Vendedor morto dentro de ônibus em Vitoria venceu o câncer e sonhava ser engenheiro
Vendedor morto dentro de ônibus em Vitoria venceu o câncer e sonhava ser engenheiro
Folha Vitória|Do R7

Cleverson sonha ser engenheiro. Foto: Divulgação
O fiscal de loja Cleverson Oliveira Cabral, de 29 anos, que morreu após um policial à paisana reagir a uma tentativa de assalto a um coletivo do sistema Transcol, na última quarta-feira (02), sonhava ser engenheiro. Cleverson era considerado pela família um vitorioso, pois venceu o câncer duas vezes, mas perdeu a vida para a violência urbana.
De acordo com Ediene Soares Terra de Oliveira, tia de Cleverson, a vida do jovem foi marcada pela luta pela vida. Ainda criança, aos sete anos de idade, a família descobriu que o menino tinha leucemia. Assim que a doença foi diagnosticada, o tratamento foi iniciado. Cleverson foi um sobrevivente.
“Do grupo de crianças que iniciou o tratamento contra a doença junto com ele, apenas meu sobrinho sobreviveu. Apesar de ter sido curado, teve sempre a saúde frágil, mas isso não o impedia de trabalhar muito e ser uma pessoa honesta e responsável. Mas, no ano 2000, a doença voltou. Foi um baque. Mas ele fez todo o tratamento e foi curado definitivamente. Ele era vitorioso. Era um guerreiro sobrevivente”, afirmou emocionada.
Por conta da doença, a vida escolar de Cleverson ficou comprometida. Ele estudou, fez curso técnico de eletricista e queria fazer faculdade.
“Ele queria ser engenheiro desta área que ele já tinha facilidade e aprendido. Mas, por causa da doença que voltou há 16 anos, ele teve ficou muito debilitado e também teve muito gasto por conta do tratamento. Mas o sonho de fazer uma faculdade estava ali, dentro dele. Um dia ele iria realizar, mas o tiro levou embora essa possibilidade”.
Ainda de acordo com a tia de Cleverson, a maior paixão da vida do fiscal de loja era a filha de apenas dois anos. Ele cuidava diariamente da filha e, por conta disso, não queria que a menina fosse para uma creche.
“Parecia que ele sabia que não teria muito tempo com a filha e queria aproveitar todos os momentos com ela. Apesar da gente falar que ela deveria ir para uma creche ou uma escolinha, ele não aceitava.

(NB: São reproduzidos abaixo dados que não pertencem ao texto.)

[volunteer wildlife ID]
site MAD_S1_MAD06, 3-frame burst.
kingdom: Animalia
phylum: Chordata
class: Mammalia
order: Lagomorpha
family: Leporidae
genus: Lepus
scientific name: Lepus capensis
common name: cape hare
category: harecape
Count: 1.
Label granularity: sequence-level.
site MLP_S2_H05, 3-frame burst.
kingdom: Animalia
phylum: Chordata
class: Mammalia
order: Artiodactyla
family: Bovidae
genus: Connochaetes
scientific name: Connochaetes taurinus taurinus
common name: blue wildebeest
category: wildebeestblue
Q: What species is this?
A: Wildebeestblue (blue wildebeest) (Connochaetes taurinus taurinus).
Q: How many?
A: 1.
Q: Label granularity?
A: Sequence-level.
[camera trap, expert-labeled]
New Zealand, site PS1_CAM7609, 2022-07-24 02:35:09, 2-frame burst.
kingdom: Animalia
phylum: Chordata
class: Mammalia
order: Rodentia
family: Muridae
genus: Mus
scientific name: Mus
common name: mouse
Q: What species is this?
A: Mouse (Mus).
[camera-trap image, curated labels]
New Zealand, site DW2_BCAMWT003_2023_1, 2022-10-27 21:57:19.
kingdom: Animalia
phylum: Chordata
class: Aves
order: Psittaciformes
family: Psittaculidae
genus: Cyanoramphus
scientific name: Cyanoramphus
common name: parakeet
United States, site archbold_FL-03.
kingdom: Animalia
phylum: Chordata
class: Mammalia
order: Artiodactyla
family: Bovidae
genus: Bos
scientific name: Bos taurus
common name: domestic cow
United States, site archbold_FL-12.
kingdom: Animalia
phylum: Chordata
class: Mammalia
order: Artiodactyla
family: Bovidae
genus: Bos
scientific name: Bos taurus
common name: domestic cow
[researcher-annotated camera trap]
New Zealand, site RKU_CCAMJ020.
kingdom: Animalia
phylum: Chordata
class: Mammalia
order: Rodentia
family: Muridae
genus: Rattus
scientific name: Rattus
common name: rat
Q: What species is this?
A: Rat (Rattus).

Ele queria cuidar da filha. Ele era um pai amável, bem presente e, além dos cuidados diários com a criança, era um carinho só os dois”, disse.
Afastado
O policial à paisana que matou um passageiro do Transcol ao reagir a um assalto, na noite última quarta-feira (02), foi afastado de suas funções. A informação foi confirmada pelo subcomandante da Polícia Militar, coronel Ilton Borges, durante coletiva de imprensa.